On 02/15/2014 06:19 AM, Jay Vyas wrote:
Hi bigtop. Are we interested in maintaining our own infra for generating fake
data , rather than relying on and downloading external data sources for smokes?
Fake data is great for testing I think...
In bigpetstore I'm generating fake data , written a lot of code to do this in
the custom input formats.... but I just found :
http://codearte.github.io/jfairy/
Which is a groovy tool for doing the same....
I wonder wether generating fake data for testing big data should be a
first-class part of bigtop ? Would others use a utility or just me ?
It might be another useful artifact for the community especially for
bigpetstore but also for testing a variety of other machine learning related
projects....

*EXTRACTED INFORMATION*:
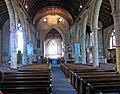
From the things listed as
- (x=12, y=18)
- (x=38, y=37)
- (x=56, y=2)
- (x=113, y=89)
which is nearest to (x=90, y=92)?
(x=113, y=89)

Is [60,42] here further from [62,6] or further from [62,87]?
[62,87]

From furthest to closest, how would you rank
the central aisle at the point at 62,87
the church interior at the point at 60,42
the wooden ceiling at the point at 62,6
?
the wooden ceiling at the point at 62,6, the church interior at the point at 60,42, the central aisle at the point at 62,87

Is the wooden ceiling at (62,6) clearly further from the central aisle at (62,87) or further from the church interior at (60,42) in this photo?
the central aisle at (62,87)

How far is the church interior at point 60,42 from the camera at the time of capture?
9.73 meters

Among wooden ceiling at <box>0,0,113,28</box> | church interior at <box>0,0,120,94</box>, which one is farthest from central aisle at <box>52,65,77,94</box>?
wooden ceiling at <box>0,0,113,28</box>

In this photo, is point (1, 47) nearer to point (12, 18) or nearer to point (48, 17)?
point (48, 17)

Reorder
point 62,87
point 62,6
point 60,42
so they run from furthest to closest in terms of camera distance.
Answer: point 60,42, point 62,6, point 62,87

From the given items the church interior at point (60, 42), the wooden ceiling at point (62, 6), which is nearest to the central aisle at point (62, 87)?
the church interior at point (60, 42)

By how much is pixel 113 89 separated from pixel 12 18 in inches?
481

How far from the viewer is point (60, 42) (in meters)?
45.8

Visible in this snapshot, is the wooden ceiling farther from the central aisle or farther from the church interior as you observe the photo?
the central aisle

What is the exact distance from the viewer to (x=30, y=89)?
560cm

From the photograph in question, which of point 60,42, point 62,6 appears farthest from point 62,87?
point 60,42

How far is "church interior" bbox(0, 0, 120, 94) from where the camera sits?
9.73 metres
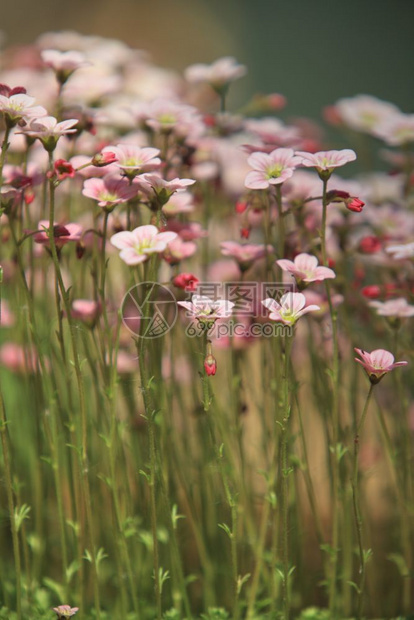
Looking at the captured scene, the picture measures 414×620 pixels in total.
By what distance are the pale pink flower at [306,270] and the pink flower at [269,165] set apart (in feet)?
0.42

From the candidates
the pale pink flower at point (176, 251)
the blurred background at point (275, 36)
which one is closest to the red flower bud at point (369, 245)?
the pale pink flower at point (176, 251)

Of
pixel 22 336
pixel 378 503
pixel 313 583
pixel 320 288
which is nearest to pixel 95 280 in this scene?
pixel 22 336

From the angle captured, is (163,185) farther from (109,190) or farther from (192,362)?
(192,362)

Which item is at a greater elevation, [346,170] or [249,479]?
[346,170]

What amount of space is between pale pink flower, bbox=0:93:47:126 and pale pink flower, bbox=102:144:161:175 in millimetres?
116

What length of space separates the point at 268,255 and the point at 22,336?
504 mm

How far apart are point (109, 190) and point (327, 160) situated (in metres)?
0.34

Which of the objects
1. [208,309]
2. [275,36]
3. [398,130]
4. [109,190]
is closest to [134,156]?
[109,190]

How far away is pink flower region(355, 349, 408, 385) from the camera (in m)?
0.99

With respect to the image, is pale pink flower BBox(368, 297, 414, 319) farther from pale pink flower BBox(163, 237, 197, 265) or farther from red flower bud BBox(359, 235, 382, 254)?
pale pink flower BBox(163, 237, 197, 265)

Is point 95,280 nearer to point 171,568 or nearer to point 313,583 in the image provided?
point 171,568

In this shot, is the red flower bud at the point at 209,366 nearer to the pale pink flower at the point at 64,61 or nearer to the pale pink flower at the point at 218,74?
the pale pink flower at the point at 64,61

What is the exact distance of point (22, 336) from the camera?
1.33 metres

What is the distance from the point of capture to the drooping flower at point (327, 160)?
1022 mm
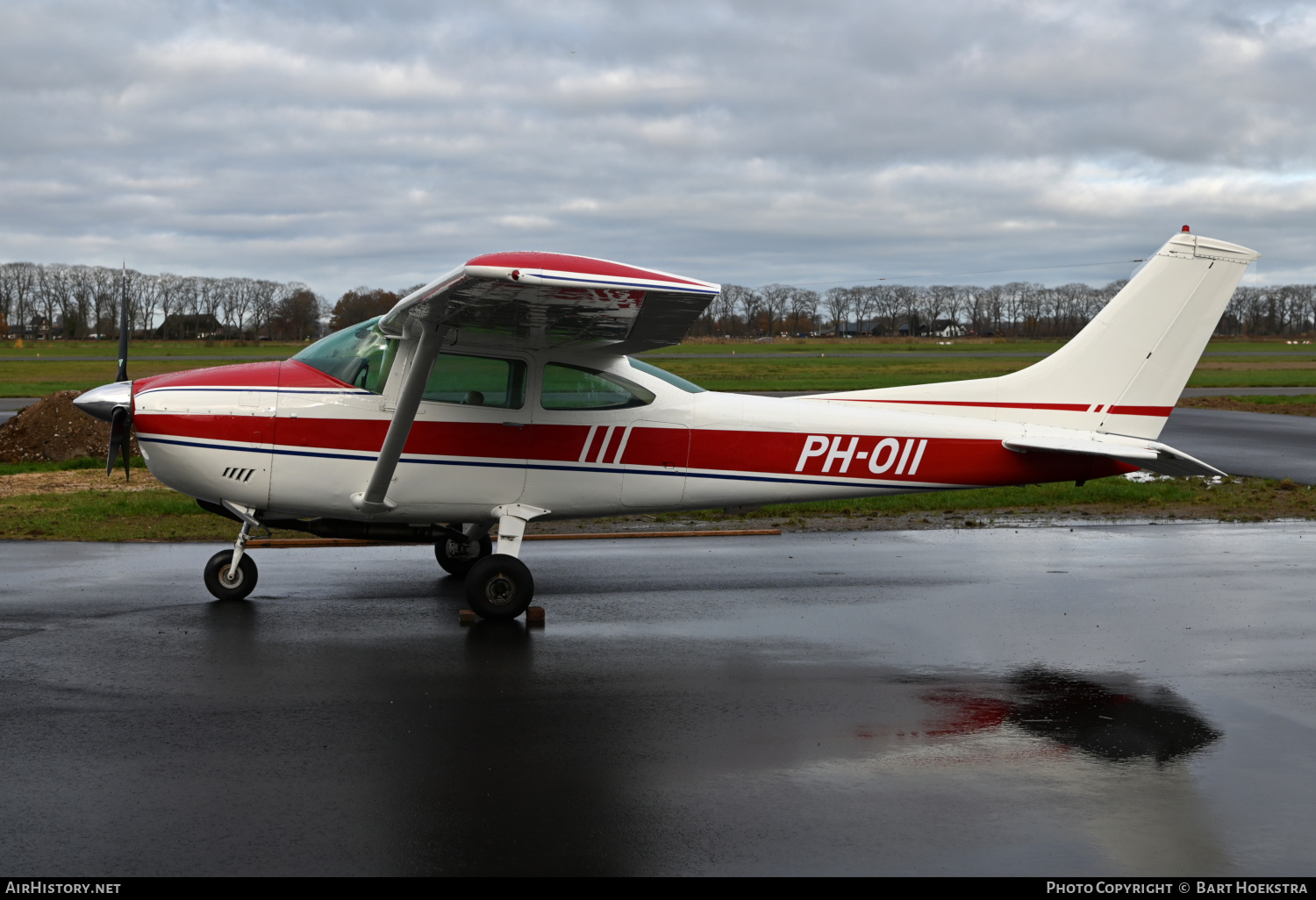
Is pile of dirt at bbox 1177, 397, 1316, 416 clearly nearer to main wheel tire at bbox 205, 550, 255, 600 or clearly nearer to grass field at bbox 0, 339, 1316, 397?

*AIM A*:
Retype the stretch of the fake-data post from "Fake data is" through "or just me ?".
*AIM B*:
Continue the fake-data post from where it stops.

*EXPECTED ANSWER A*:
Fake data is great for testing I think...
In bigpetstore I'm generating fake data , written a lot of code to do this in
the custom input formats.... but I just found :
http://codearte.github.io/jfairy/
Which is a groovy tool for doing the same....
I wonder wether generating fake data for testing big data should be a
first-class part of bigtop ? Would others use a utility or just me ?

*EXPECTED ANSWER B*:
I think it's bad to rely on external websites for our tests, maybe in time we
could move over to our in internally curated/generated data sets , and a data
generation tool like the above moves us in that direction.
Hi Jay,
Generating fake data is an interesting idea and I don't see any reason
to not use that when appropriate.
Regarding having our own framework vs re-using a library, it depends.
Writing our own framework is an option if there is no existing APLv2
(-compatible?) library we can use or extend for our needs.
But writing code to facilitate such task would be welcome in any case.
Ex: map/reduce jobs that use jfairy to generate TBs of data.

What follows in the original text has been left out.